JCacheObject will provide storage for instances of objects. The variables passed to the handler would be class name, and any constructor arguments. This will allow the caching of objects such as JUser, JLanguage, and JACL.
JCacheQuery will provide a mechanism to cache the results from queries. As parameters, it would accept the query string, the expected result set as a string (the function to call in the JDatabase object), and the known lifetime if it exists (for queries dependant on publish times, this would be stuck to around 60 seconds). The handler would check the cache to see if the result exists. If it does not, it executes the query and stores the result.
3.3 Change of JCache Methodology
Validation will occur when data is stored in JCache. This includes any time to live or enabled calculations. This is because a cache request is significantly faster than the time it takes to build the parameters needed to determine cachability. The tradeoff is that every load results in a check to the cache regardless of if the item is cacheable. However, a cache hit will be significantly faster than the current validation check.
3.3.2 Extending Validation
Validation will be able to be extended by the individual extensions (in the case of view and page handlers). This allows for disabling caching (or adjusting TTL) of items before they go into the cache. This will be realized by attaching a callback to the cache class. When JCache validates data (before storing it), it will call the callback and adjust the validation results before storing the data.
4. Technical Realization
4.1 Core Changes
Every place in the core that has data that could be cached would need to be altered to use the new system.

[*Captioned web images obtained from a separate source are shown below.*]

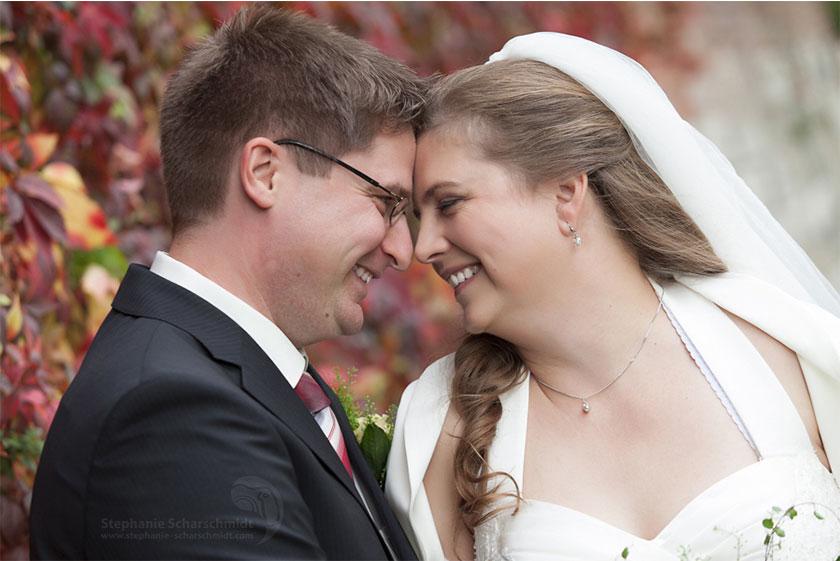 Hochzeitsfotos glückliches Brautpaar im Herbst (Hotel Schloss Friedestrom, Zons, Dormage)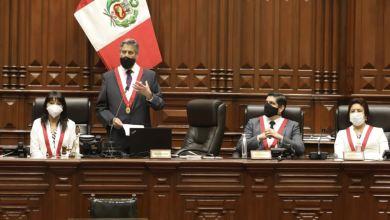 Photo of Perú tiene su tercer presidente en una semana
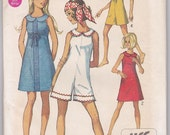 SALE 60s Junior Girl Dress Culotte Mini Pantdress Empire Waist Teen Size 7/8 Bust 29 Sewing Pattern Simplicity 8262 Complete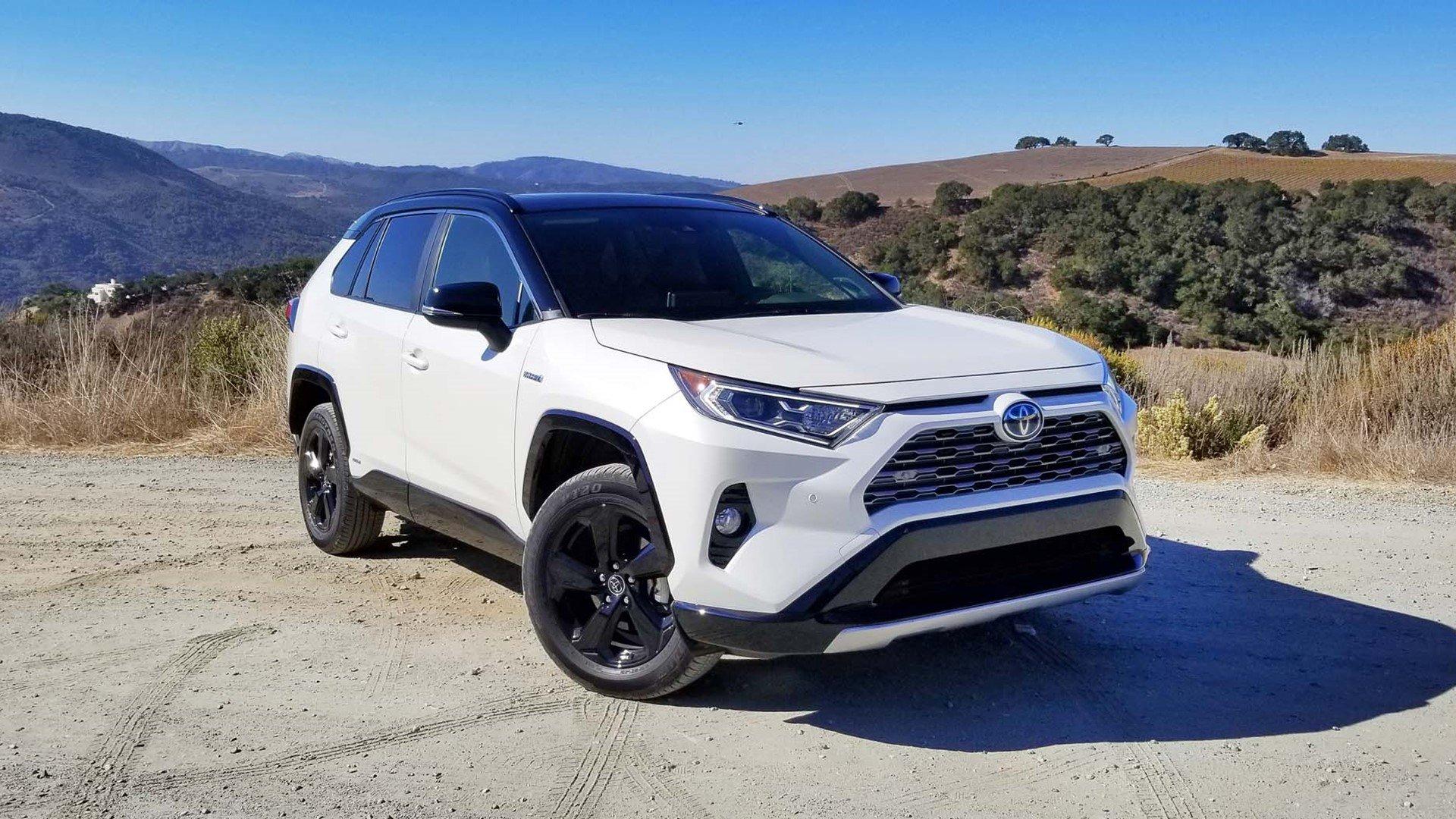Обзор Toyota RAV-4 2019. Новый салон. Технические характеристики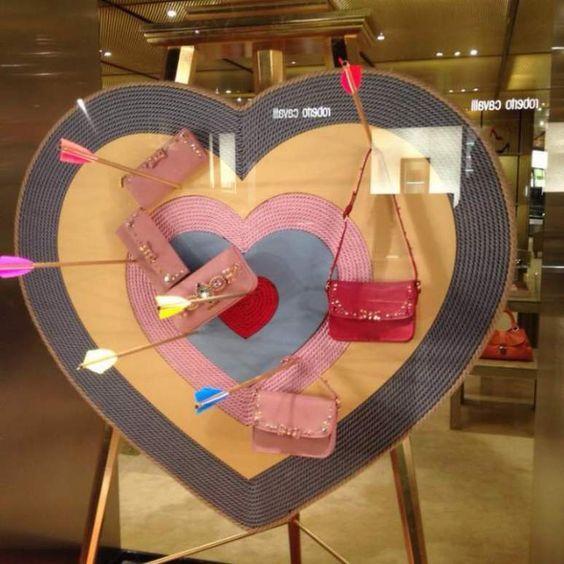 Más escaparates originales de San Valentín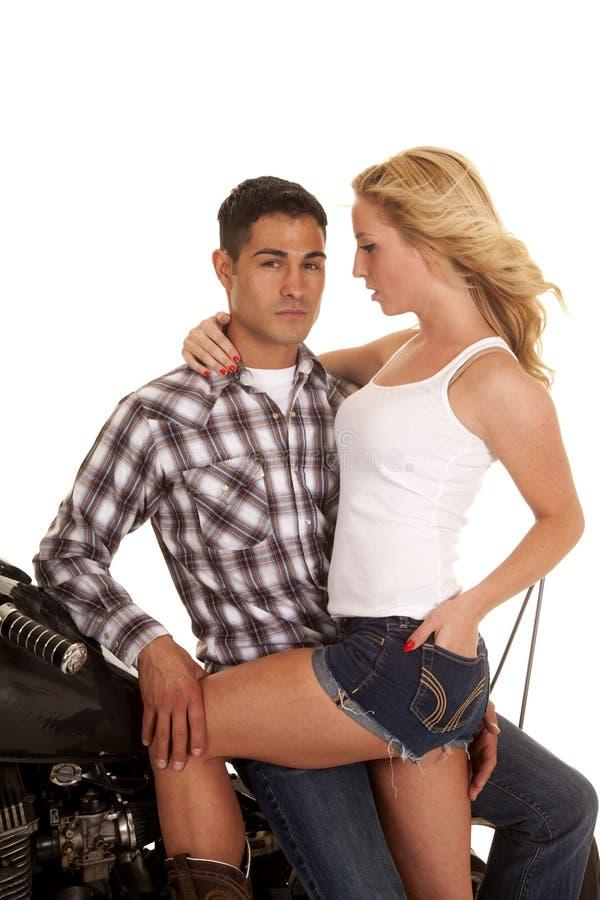 Main de moto de couples sur le regard sérieux de jambe images libres de droits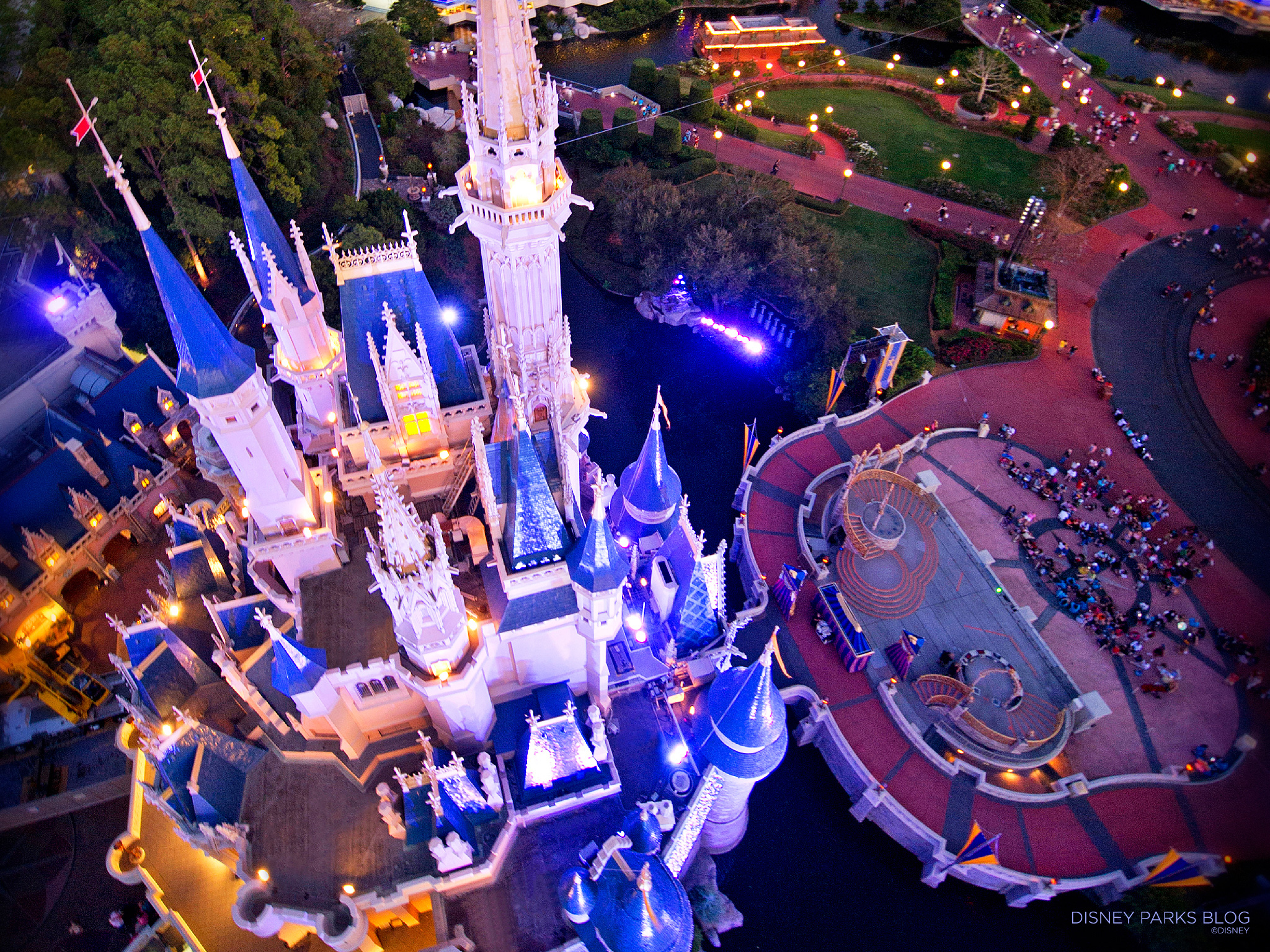 Birds Eye View of Cinderella Castle 2048x1536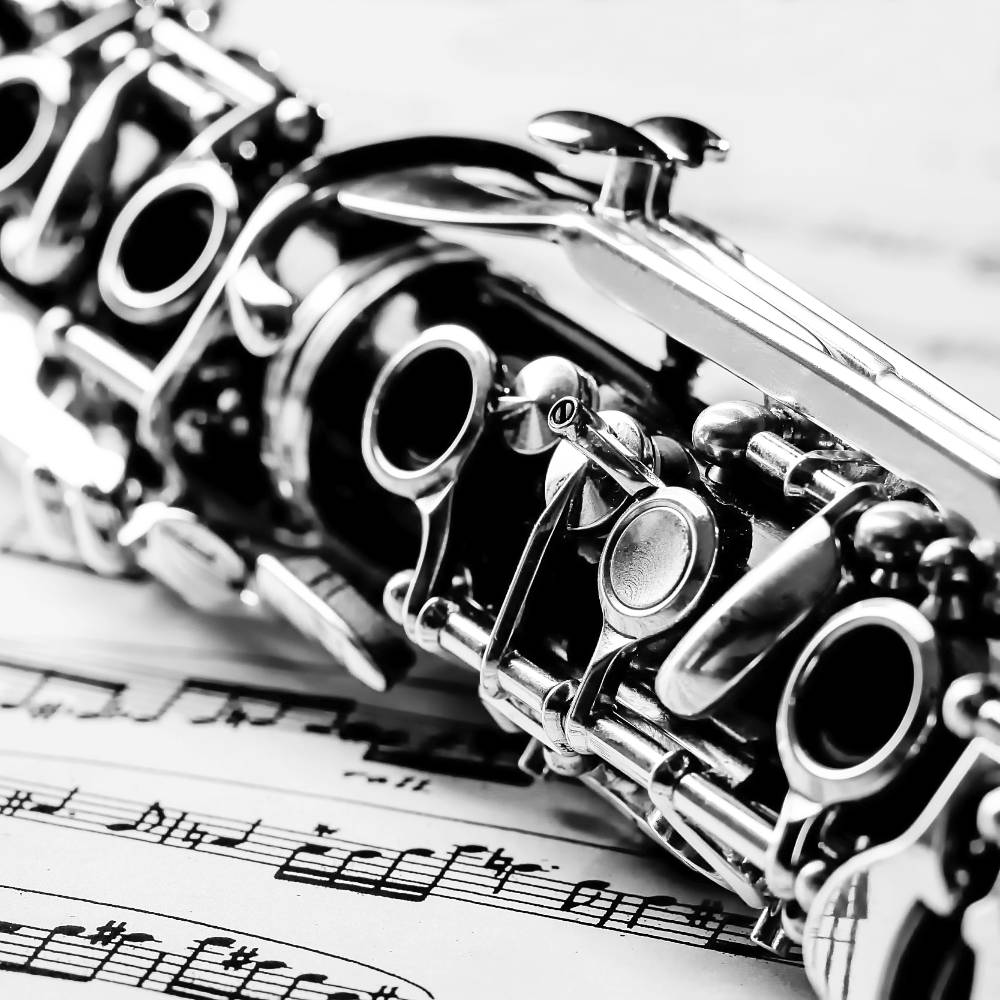 Klarinettenunterricht - Auschnitt einer Klarinette auf Notenpapier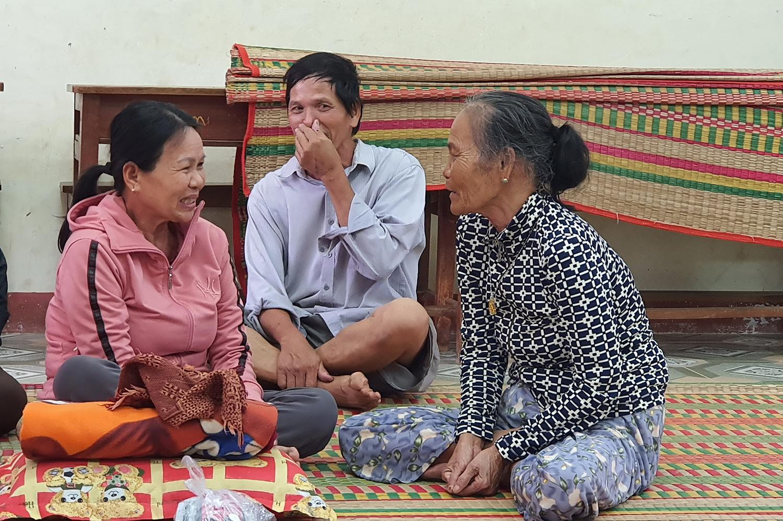 Bình Định: Hàng trăm nhà dân bị ngập 1m trong nước lũ - Ảnh 3.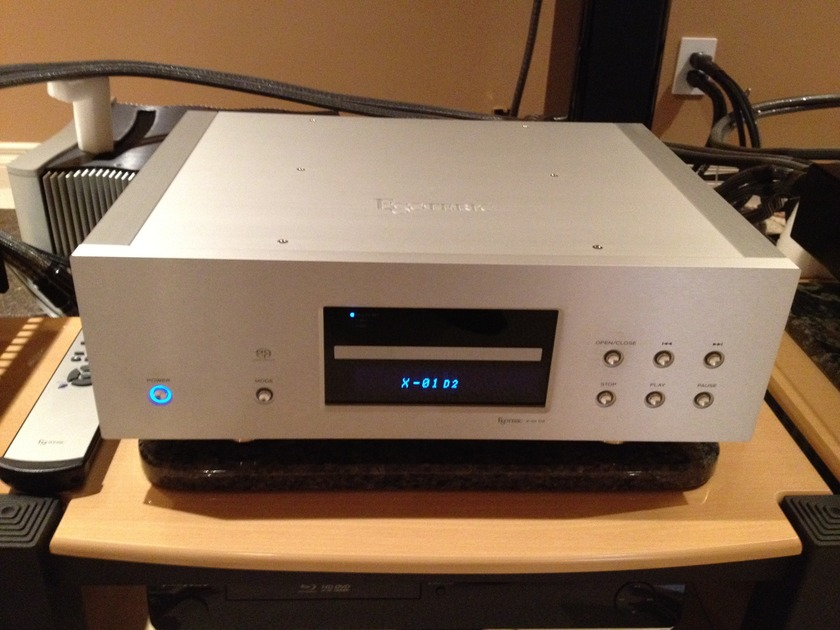Esoteric X-01D2  CD/SACD Player Also Available Wadia S7i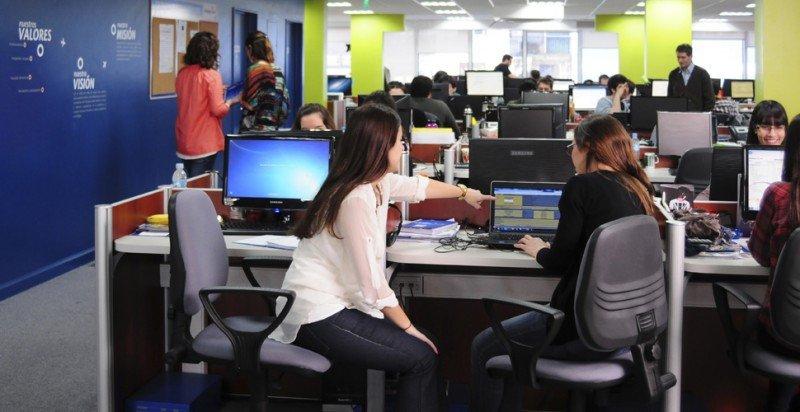 La agencia habría abierto un call center en Colombia donde pagan la mitad del sueldo a sus empleados.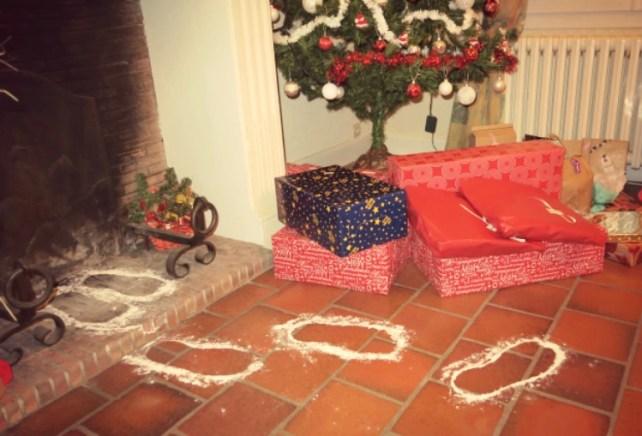Traces du père Noël devant la cheminée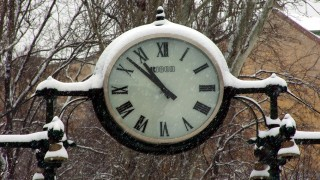 Budapest, 2013. március 26.Hósapkás köztéri óra mutatja az időt a márciusi hóesésben a Mechwart ligetben.MTVA/Bizományosi: Jászai Csaba ***************************Kedves Felhasználó!Az Ön által most kiválasztott fénykép nem képezi az MTI fotókiadásának, valamint az MTVA fotóarchívumának szerves részét. A kép tartalmáért és a szövegért a fotó készítője vállalja a felelősséget.
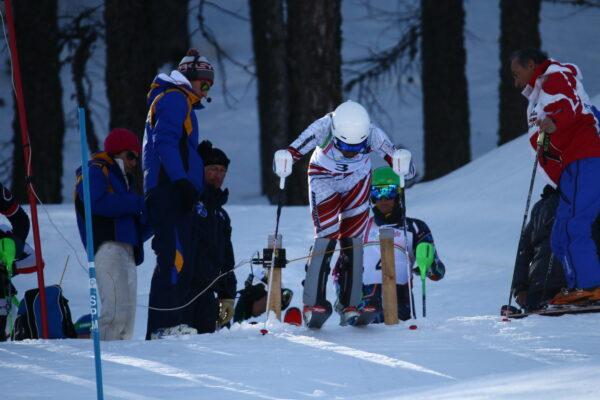 Gli Italiani Giovani di sci alpino sulle montagne olimpiche di Sestriere e Claviere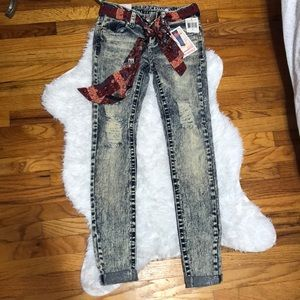 Almost Famous Ripped Jeans | Size 0 |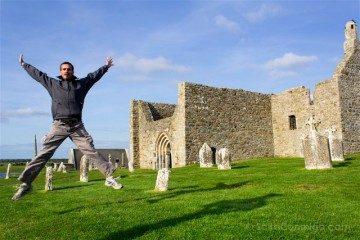 Irlanda Monasterio Clonmacnoise Ruinas Salto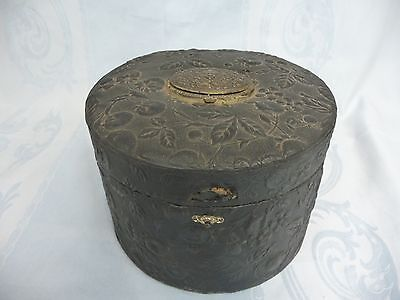 ANTIQUE VICTORIAN LEATHER EMBOSSED COLLARS & CUFFS BOX w/COLLAR & CUFF LINKS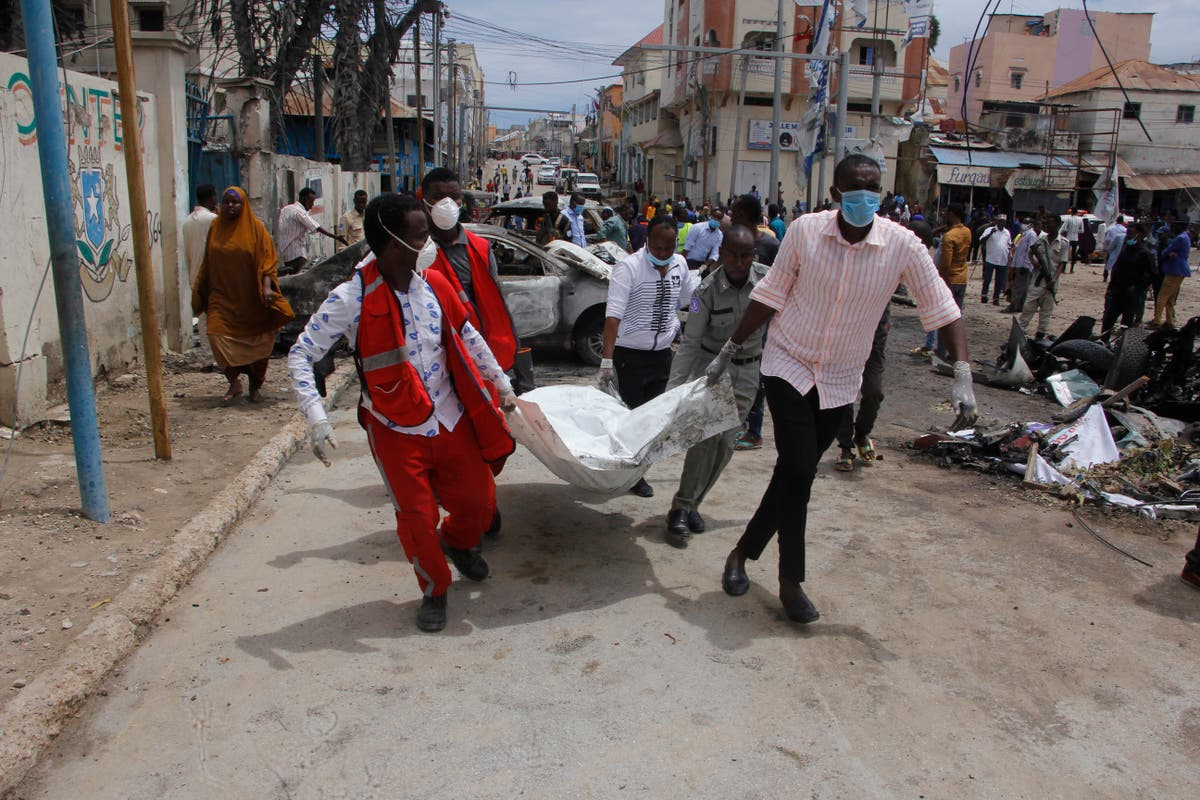 8 dead as al-Shabab claims blast in Somalia's capital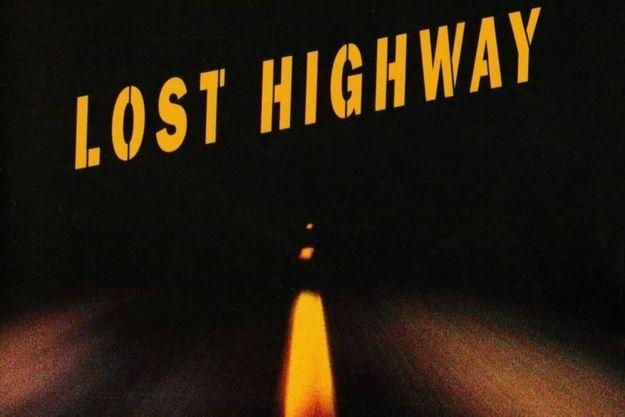 """""""I'm Deranged"""" chante David Bowie sur le générique final de """"Lost Highway"""" de David Lynch."""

4.2 Global Parameter Additions
New global parameters would need to be added that would disable or alter the TTL for their respective cache items (For example, to disable page caching for a specific menu item).
4.3 Module Parameter Additions
New Module parameter (or xml definition) would be added which would define whether the module changes depending on the page or not (such as a menu module changing the active menu item versus a newest content module).
The current framework for Joomla 1.5 and 1.6, while being quite powerful and flexible, can be significantly slower than past and competing technologies. The core needs aggressive caching with a robust system which will compensate for the added weight of the framework.
6. Effects on...
Proper implementation should have no negative effect on users
6.2 3P extensions
While these changes should have no negative effect on extensions, they should allow for an easier to use, and more flexible cache system.
6.3.1 Cache Disabled Globally
There should be no effect on performance when the global cache is disabled
6.3.2 Global Cache Enabled, Not Primed
A request for an item which is not in the cache should be no slower than the current implementation (since the same steps are taken, just in a different order).
6.3.3 Global Cache Enabled, Primed
A request for an item which is in the cache should be significantly faster than the current implementation due to the elimination of loading the parameters and checking the validity of that item.
6.3.4 Global Cache Enabled, Local Cache Disabled
When caching is disabled for specific items (such as a module), it will be a little bit slower than the current implementation due to the additional check for cache data (the cache is still checked, but never stored for a disabled item).
6.4 System Requirements
Due to the fact that aggressive caching can significantly lower the respective load on a server, a physical server should be able to serve significantly more requests with the proposed improvements.